FRAGMENTO CITADO
+ + + + + + +

Ultimamente, ha habido ocasión de contemplar dos acontecimientos en apariencia contradictorios entre sí, pero que analizándolos en profundidad se ve que derivan de una misma raíz. El día en que se recordaba a los caídos en las guerras de Israel se pudo ver en las pantallas de televisión judíos ultraortodoxos, estudiantes de yeshivot, que abiertamente se negaron a quedarse quietos y en silencio durante los dos minutos en que sonó la sirena en memoria de los caídos.
Su negativa a honrar la memoria de los soldados caídos no es un signo de desprecio hacia los muertos, sino una manera simbólica de expresar una postura firme y rotunda: no es el Estado nacional judío el que dicta cómo han de ser nuestras ceremonias y ritos, sino la Torá, únicamente la Torá. Y dado que guardar silencio mientras toca una sirena no es una forma recogida en los textos religiosos, no vamos a respetarla. Nosotros honraremos a los muertos según nuestras costumbres y normas, y, por tanto, seguimos caminando mientras suena la sirena con el fin de mostrar con toda claridad que nosotros acatamos única y exclusivamente lo que dicta la Torá y no ningún Estado creado por los hombres.
En cambio, varios días después, numerosos colonos religiosos se manifestaban en una de las colinas de Samaria e intentaban impedir que el ejército israelí derribase un edificio deshabitado y construido como puesto militar. Con entusiasmo y gran devoción, los colonos ondeaban la bandera del Estado de Israel y se aferraban a la tierra, para mostrar su profunda identificación con lo que creen que es la esencia de su identidad nacional: la tierra.
Aparentemente, parecen hechos contradictorios. Por un lado, un rechazo descarado a participar en un acto nacional fundamental de recuerdo colectivo a los caídos; y por otro, un fervoroso nacionalismo y relacionado con la cuestión clásica en cualquier movimiento nacionalista: el carácter sagrado y supremo de la tierra. Y entonces uno se pregunta: tanto unos como otros son religiosos, tanto unos como otros creen en la Torá. ¿Cómo es posible que partiendo de la misma Torá, de los mismos textos talmúdicos y mishnaicos, de las mismas oraciones y preceptos religiosos, se llegue a posturas tan opuestas y, además, no en torno a un asunto político, sino sobre las cuestiones más importantes y básicas del país?

+ + + + + + +

EXTRACTO DE DATOS
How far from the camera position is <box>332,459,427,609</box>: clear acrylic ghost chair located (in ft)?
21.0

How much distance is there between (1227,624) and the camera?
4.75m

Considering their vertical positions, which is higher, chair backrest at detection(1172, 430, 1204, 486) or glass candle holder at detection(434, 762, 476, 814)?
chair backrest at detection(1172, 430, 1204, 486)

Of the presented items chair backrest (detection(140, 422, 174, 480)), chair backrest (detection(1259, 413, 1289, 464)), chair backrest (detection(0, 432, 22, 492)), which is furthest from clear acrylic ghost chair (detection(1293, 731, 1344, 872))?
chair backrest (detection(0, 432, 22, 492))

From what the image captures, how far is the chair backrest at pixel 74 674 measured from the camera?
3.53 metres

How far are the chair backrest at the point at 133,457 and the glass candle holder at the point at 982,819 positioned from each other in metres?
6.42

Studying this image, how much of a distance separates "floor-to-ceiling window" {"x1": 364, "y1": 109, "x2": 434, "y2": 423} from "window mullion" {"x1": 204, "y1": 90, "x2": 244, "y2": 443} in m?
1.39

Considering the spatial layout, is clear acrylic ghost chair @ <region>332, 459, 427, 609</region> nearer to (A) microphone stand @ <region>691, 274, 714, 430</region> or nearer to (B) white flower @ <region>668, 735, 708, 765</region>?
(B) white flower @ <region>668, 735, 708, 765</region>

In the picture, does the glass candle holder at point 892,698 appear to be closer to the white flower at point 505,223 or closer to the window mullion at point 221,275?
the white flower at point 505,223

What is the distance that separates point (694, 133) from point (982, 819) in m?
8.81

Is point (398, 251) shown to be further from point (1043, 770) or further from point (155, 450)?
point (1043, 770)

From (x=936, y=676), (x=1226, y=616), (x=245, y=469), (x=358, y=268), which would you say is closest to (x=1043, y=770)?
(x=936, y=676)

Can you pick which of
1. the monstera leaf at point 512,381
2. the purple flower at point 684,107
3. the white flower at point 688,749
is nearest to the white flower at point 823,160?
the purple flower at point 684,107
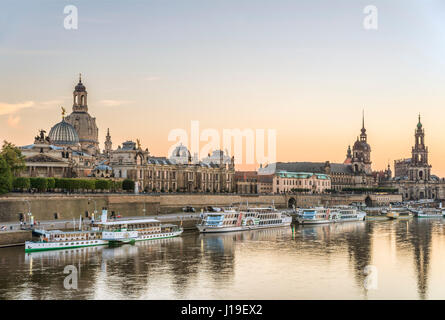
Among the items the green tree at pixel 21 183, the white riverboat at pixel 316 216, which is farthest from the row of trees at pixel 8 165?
the white riverboat at pixel 316 216

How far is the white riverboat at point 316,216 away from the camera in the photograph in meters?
74.9

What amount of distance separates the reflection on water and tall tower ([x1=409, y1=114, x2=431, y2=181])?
364 ft

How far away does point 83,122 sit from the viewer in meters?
95.9

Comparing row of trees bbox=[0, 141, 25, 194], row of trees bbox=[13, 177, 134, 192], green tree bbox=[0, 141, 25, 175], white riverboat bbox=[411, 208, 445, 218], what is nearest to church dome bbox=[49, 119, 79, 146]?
row of trees bbox=[13, 177, 134, 192]

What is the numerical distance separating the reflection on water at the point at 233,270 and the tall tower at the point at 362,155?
104 metres

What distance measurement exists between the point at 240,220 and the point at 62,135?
33233mm

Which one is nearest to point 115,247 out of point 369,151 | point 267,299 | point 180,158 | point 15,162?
point 15,162

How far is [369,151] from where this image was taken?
161 metres

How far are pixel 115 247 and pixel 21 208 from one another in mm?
10987

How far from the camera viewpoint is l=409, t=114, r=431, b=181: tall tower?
159 m

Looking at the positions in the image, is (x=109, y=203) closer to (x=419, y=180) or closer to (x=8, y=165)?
(x=8, y=165)

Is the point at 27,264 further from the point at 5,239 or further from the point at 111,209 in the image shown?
the point at 111,209

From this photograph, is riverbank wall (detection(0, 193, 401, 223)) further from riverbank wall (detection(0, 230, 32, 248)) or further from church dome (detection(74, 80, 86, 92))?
church dome (detection(74, 80, 86, 92))

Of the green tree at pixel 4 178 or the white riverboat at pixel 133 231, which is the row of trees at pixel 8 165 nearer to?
the green tree at pixel 4 178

+ + + + + + +

EJERCICIOS PROPUESTOS
A: Traduce al inglés esta oración del fragmento citado: «Y entonces uno se pregunta: tanto unos como otros son religiosos, tanto unos como otros creen en la Torá.»
B: Prosigue el fragmento citado sobre los judíos religiosos de Israel a partir de su última oración.
Los datos no guardan ninguna relación con el fragmento citado.

RESPUESTAS POR EJERCICIO
A: And then one wonders: both groups are religious, both groups believe in the Torah.

B:
Sin embargo, si se analiza con detenimiento, uno descubre que existe una clara relación entre la postura de los ultraortodoxos antinacionalistas y la de los religiosos nacionalistas, que parecen el colmo del nacionalismo. Las dos surgen del mismo principio: Israel existe en la Torá, pero unos y otros interpretan la Torá de forma diferente, según sus intereses. En otras palabras, el nacionalismo para ellos no tiene sentido si no se rige por las leyes de la Torá. ¿Y quién fija qué es lo importante y fundamental en la Torá? Nosotros y nuestros rabinos. Y si nosotros le otorgamos un valor sagrado a Judea, Samaria y Gaza, marcharse de allí no es simplemente un error político, sino una transgresión religiosa, como lo es para un ultraortodoxo quedarse quieto y en silencio mientras suena la sirena.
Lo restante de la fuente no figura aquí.